I trust, because this morning a bright ray of sunshine came through all this darkness. It was sent by my Mamma in a letter, in the form of a wonderful photograph of her. And when she smiled at me from the photo, I thought that Holy God has us in his care! Even in the darkest moments there is something that can make us smile. Mamma, pray for us. I send you lots of kisses. You will help me, Bulus and God.
In the evening!
My dear diary, my good, beloved friend! We’ve gone through such terrible times together and now the worst moment is upon us. I could be afraid now. But the One who didn’t leave us then will help us today too. He’ll save us. Hear, O, Israel, save us, help us. You’ve kept me safe from bullets and bombs, from grenades. Help me survive! And you, my dear mamma, pray for us today, pray hard. Think about us and may your thoughts be blessed. Mamma! My dearest, one and only, such terrible times are coming. I love you with all my heart. I love you; we will be together again. God, protect us all and Zygmunt and my grandparents and Ariana. God, into Your hands I commit myself. You will help me, Bulus and God.”

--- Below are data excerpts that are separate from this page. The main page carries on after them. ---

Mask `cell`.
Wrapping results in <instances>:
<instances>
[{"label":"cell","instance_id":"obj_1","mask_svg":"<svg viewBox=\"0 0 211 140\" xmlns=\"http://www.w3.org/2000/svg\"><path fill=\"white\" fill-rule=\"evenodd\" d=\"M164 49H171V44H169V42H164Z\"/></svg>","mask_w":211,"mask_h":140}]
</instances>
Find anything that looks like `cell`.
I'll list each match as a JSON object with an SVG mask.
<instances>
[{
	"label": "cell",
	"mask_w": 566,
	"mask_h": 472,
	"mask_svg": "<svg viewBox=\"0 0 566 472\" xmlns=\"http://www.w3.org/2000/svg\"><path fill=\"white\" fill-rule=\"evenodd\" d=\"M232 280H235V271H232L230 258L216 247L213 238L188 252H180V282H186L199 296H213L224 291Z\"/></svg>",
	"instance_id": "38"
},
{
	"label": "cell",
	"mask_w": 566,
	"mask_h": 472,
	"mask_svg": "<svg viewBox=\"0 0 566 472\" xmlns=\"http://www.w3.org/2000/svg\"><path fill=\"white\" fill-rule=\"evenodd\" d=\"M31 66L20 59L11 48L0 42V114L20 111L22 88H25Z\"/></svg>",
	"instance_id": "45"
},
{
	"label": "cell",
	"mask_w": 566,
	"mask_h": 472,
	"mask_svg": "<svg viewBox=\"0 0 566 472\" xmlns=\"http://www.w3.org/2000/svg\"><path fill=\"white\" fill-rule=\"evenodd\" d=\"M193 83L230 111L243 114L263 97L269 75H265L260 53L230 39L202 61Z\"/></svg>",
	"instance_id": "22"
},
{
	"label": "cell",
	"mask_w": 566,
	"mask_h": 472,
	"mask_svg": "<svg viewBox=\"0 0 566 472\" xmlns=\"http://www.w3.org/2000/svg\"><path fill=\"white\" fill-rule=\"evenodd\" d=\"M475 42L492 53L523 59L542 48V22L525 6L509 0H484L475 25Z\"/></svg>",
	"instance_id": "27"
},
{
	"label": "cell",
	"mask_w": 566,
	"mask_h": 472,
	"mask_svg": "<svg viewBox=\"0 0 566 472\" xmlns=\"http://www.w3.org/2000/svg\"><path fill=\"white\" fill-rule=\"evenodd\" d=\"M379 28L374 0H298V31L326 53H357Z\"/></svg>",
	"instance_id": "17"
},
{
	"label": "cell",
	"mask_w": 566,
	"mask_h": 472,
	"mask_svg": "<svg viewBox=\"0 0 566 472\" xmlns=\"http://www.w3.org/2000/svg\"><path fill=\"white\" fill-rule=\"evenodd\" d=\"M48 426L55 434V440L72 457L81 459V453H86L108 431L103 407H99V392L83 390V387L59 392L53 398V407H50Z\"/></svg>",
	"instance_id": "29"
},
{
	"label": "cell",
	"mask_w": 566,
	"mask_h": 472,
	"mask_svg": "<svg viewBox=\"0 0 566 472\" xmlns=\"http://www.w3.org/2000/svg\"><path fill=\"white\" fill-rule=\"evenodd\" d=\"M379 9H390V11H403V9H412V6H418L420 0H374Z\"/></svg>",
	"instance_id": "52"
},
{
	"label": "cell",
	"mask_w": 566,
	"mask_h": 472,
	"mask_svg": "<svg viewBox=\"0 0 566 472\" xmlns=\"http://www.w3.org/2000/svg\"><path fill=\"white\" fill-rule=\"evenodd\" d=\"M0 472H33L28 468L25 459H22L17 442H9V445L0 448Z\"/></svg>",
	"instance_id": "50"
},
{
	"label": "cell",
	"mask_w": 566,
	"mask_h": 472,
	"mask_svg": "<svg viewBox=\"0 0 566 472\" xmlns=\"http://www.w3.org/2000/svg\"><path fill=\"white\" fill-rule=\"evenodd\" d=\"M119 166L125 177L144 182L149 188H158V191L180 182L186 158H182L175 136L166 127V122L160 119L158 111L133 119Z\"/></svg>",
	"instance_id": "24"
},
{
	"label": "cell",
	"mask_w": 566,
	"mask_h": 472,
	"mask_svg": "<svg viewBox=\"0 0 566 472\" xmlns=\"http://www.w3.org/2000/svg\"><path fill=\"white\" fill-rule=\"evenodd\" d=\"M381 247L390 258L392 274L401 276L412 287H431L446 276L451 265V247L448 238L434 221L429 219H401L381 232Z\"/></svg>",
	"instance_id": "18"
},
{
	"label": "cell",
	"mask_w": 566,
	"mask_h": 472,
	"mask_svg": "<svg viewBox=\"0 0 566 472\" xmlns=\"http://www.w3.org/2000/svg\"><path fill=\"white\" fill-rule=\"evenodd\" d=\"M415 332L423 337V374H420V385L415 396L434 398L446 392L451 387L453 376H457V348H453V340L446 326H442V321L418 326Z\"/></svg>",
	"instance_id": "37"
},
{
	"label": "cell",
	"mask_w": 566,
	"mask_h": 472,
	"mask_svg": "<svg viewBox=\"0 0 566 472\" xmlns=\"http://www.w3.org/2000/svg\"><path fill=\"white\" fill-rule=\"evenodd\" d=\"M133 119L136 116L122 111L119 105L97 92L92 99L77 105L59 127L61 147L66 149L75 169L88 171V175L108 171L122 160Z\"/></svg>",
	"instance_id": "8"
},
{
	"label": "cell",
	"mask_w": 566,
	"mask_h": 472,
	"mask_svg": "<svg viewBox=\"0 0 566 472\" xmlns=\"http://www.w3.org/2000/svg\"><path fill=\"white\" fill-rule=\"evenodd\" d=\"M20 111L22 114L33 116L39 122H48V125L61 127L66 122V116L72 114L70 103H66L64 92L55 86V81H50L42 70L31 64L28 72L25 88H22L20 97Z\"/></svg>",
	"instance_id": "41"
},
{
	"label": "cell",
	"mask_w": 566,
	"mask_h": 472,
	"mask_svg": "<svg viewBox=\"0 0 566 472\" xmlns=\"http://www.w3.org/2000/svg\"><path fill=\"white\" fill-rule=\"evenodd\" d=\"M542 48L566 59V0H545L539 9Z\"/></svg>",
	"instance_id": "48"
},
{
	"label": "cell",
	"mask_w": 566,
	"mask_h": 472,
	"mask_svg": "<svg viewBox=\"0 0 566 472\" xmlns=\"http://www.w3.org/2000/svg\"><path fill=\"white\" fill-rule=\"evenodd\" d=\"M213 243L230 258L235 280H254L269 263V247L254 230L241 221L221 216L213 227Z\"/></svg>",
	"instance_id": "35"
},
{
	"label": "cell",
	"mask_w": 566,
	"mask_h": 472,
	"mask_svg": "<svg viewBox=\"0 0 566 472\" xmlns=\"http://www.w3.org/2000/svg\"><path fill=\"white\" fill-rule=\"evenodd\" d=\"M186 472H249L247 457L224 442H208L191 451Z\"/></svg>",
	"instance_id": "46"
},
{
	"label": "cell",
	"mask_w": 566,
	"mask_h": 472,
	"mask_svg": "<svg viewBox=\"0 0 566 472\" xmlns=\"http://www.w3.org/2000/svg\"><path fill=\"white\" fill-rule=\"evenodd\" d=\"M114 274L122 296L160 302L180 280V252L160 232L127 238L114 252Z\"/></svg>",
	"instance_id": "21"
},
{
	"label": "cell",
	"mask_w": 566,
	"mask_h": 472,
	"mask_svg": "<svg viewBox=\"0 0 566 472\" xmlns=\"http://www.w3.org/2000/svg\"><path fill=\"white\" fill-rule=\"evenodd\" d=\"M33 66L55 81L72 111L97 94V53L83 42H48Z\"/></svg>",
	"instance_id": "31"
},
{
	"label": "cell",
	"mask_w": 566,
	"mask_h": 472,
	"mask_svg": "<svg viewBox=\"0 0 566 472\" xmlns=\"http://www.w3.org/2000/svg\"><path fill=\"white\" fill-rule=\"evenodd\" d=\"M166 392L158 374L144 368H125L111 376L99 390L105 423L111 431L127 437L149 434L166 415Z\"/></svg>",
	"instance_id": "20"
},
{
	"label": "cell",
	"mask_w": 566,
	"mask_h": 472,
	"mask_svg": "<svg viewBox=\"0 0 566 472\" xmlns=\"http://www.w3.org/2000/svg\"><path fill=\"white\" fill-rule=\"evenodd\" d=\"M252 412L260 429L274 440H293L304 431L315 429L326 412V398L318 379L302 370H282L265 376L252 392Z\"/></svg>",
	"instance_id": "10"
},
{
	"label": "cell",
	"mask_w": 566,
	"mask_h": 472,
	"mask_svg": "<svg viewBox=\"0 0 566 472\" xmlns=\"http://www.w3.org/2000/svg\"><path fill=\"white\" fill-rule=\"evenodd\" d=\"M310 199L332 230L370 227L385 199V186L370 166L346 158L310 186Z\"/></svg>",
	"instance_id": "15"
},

When the Przemyśl ghetto was established July 1942, The Spiegel family moved in along with 24,000 other Jews. After about two weeks, Schwarzer, (aka Zygu)who worked with the local resistance, secretly removed Renis from the ghetto and hid her and his own parents in the attic of his uncle’s house because they had not received the work permits they would need in order to avoid deportation to concentration camps. An unknown informant told Nazi police about the hiding place, who executed the eighteen-year-old Renia along with Schwarzer’s parents in the street on July 30, 1942.
“Three shots! Three lives lost! All I can hear are shots, shots.” This line is the final entry of Renia Spiegel’s diary. It is the final entry but it was not written by her but by her boyfriend.
Renia had left her diary with her boyfriend ,Zygmunt Schwarzer, for safekeeping.